Though he was in the forefront of Minimalism—a response of American artists in the 1960s and 1970s to Abstract Expressionism—Marden is a quirky, eccentric artist who has always stood somewhat apart from his contemporaries. Look at a drawing entitled Patent Leather Valentine from 1967. Working with graphite and beeswax over pastel on paper, he covers every square of a dense grid with a black so tightly meshed that we can only just make out the network of thin vertical and horizontal lines. At first sight, the drawing looks like the archetypal Minimalist work. But look closely and you see that scratched into each square of the grid is a tiny heart, many almost rubbed out so that only someone who knew they were there would discover them. This is Marden’s valentine to the woman he would marry in the following year, Helen Harrington. Perfectly calibrating the boundary between sentiment and reticence, from the very beginning of his career Marden’s work has had an expressive content and emotional range that is largely absent in the work of the two contemporary painters closest to him in spirit and stature, Robert Ryman and Agnes Martin. That is because his identity as a Minimalist is offset by an even more profound consciousness of his affinities with Abstract Expressionism. Marden has said as much:
I still really felt much more of an Abstract Expressionist than Minimalist. I mean, I wasn’t rejecting Abstract Expressionism, and I was very conscious of the fact that these things were being made by hand….

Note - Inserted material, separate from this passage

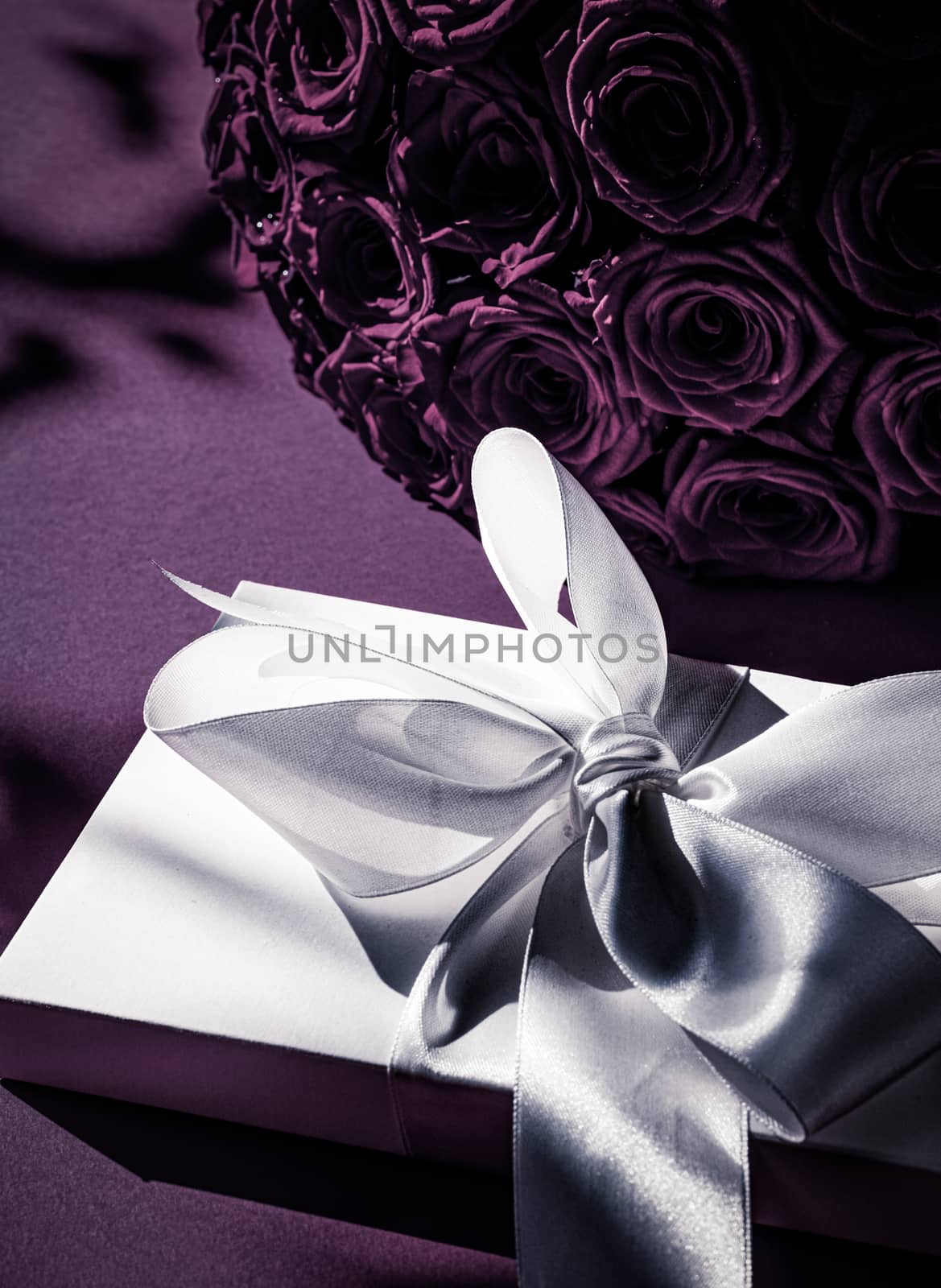 Happy holidays, luxe shopping and love gifts concept - Luxury holiday silk gift box and bouquet of roses on purple background, romantic surprise and flowers as birthday or Valentines Day present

I have always felt more related to the Abstract Expressionists than any other group. I think that’s what I came out of…. I started with Franz Kline…. You always admired de Kooning…. But then it was Rothko to whom I would respond, especially in his later paintings…. The whole idea of beauty was not embarrassing to me, as it was for a lot of people. Its one of the things that was encouraging about Rothko, that he didn’t seem to be embarrassed about it, either.
And yet, like so many of his contemporaries he also reacted against the tendency to interpret the art of the Abstract Expressionists as statements of the human condition. Soon after his first visit to the Rothko Chapel in Houston in 1972 he painted a four-panel work, The Seasons of 1974–1975. The sequence starts with a radiance of yellow-green that evokes the light of early spring, and continues with a dense forest green, the color of an oak tree in full leaf. Autumn is a soft misty gray, and winter a panel of pure black, the absence of light. From a distance they do indeed look like Rothko’s veils of color, but they have no transcendental dimension; they are simply distillations of the light and color of the changing seasons.
Correction: In the print version of this article, the caption to Brice Marden's Tang Dancer on page 12 should have given the date of the painting as 1995-1996, not 1976.